### TASKS TO CARRY OUT
A – Copy the passage on social media marketing starting at "6. Social networking" and ending at "have an effect.", substituting "offline world" for "real world".
B – According to the passage on social media marketing, what do people on Twitter get called?

### EXTRACT TO READ
★ ★ ★ ★ ★ ★ ★
6. Social networking is like networking in the real world. At my seminars, I am constantly asked about the ROI on social media marketing, and my response is always the same: Social networking is like networking in the real world. Is there a direct correlation in sales? No. But the more you do it, the more you get out of it. It’s impossible to tell if today’s conversation will lead to a sale from a friend-of-a-friend six months from now (and thank God! How boring would life be if our every action could be reduced to a numeric formula?). But the fact that it can’t be measured precisely doesn’t mean that it doesn’t have an effect.
At the end of the article, BusinessWeek warns of a backlash against the budding social media marketing industry that could kill it off just as it is becoming truly valuable. Ignoring the fact that the author just spent the last sixteen paragraphs perpetuating this backlash, the blame is laid at the feet of the social media experts. They need to “shift the focus from promises to results” and “flush out the snake oil.” Implicit in this statement are two premises which I reject: 1) the focus is currently on promises and (2) the industry is rife with ill-intentioned snake oil salesmen looking to scam people for a quick buck. In fact, many social media experts rose to prominence precisely because they railed against the lack of results delivered by traditional forms of marketing. Yet here is a call for the social media community to turn against its own. While I think that a certain degree of self-policing is valuable, I don’t think inciting people to ‘root out the traitors in their midst’ is particularly healthy for a fledgling industry. In short, social media experts should aim to raise the standards amongst their peers by helping each other and spreading knowledge, not conducting witchhunts.
Every form of media has a noun used to describe the people it claims to reach. Radio has “listeners,” newspaper has “readers,” television has “viewers,” and so forth. New media follows the same linguistic rules. On Facebook, you have “fans” and on Twitter you have “followers.”
★ ★ ★ ★ ★ ★ ★
### MATERIAL SUPPLIED
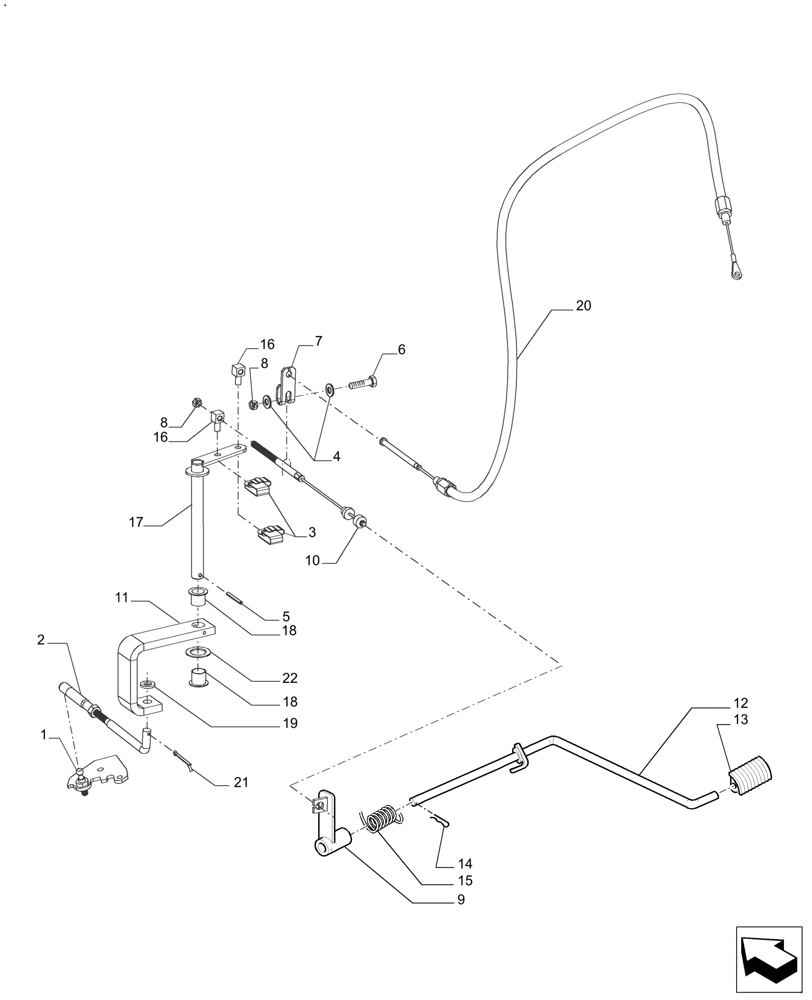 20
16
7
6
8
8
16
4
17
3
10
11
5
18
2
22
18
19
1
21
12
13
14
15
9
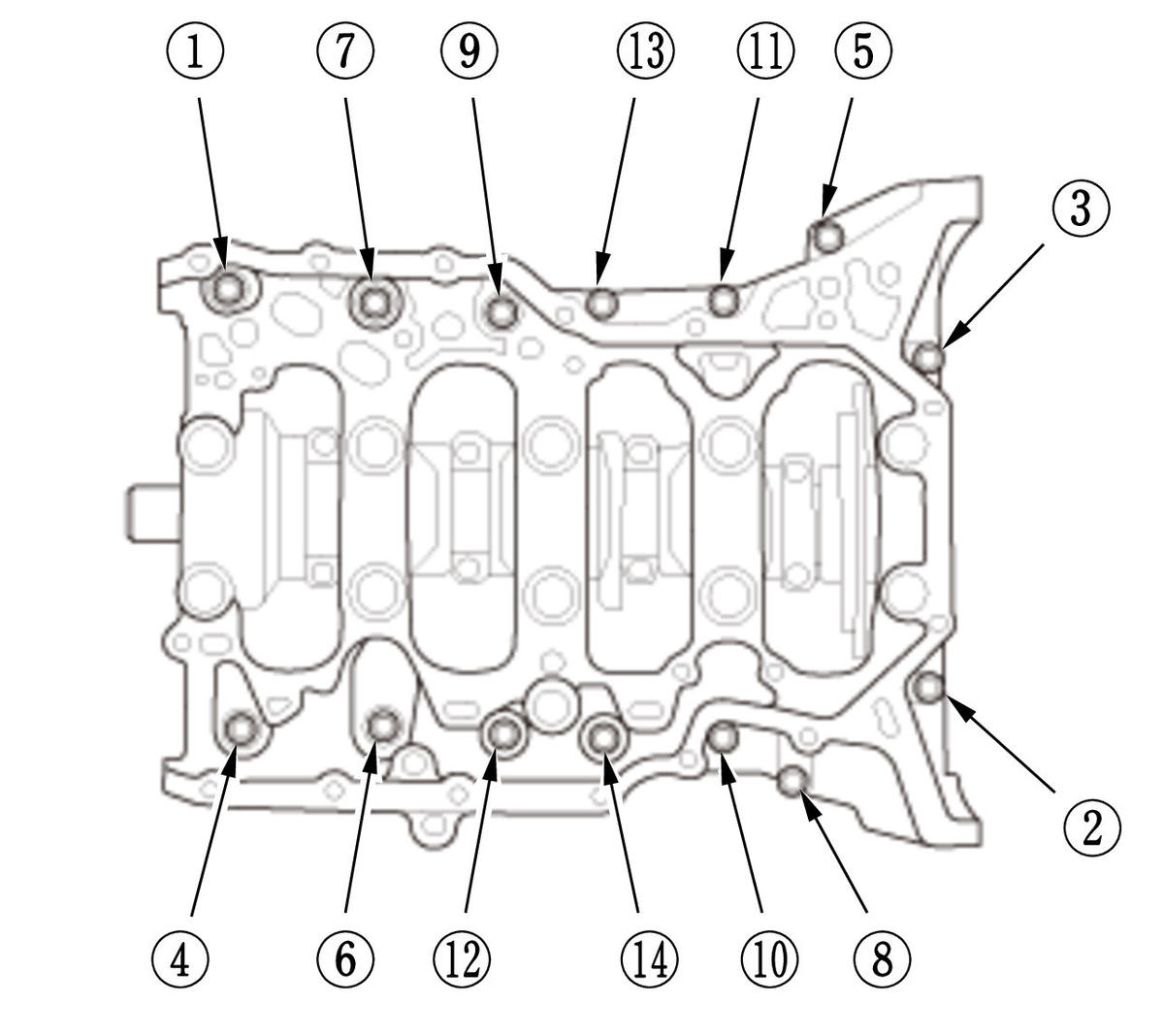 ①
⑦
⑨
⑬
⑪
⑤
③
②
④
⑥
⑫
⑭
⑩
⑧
★ ★ ★ ★ ★ ★ ★
### RESULTS OF THE EXERCISE
A –
6. Social networking is like networking in the offline world. At my seminars, I am constantly asked about the ROI on social media marketing, and my response is always the same: Social networking is like networking in the offline world. Is there a direct correlation in sales? No. But the more you do it, the more you get out of it. It’s impossible to tell if today’s conversation will lead to a sale from a friend-of-a-friend six months from now (and thank God! How boring would life be if our every action could be reduced to a numeric formula?). But the fact that it can’t be measured precisely doesn’t mean that it doesn’t have an effect.

B – Followers.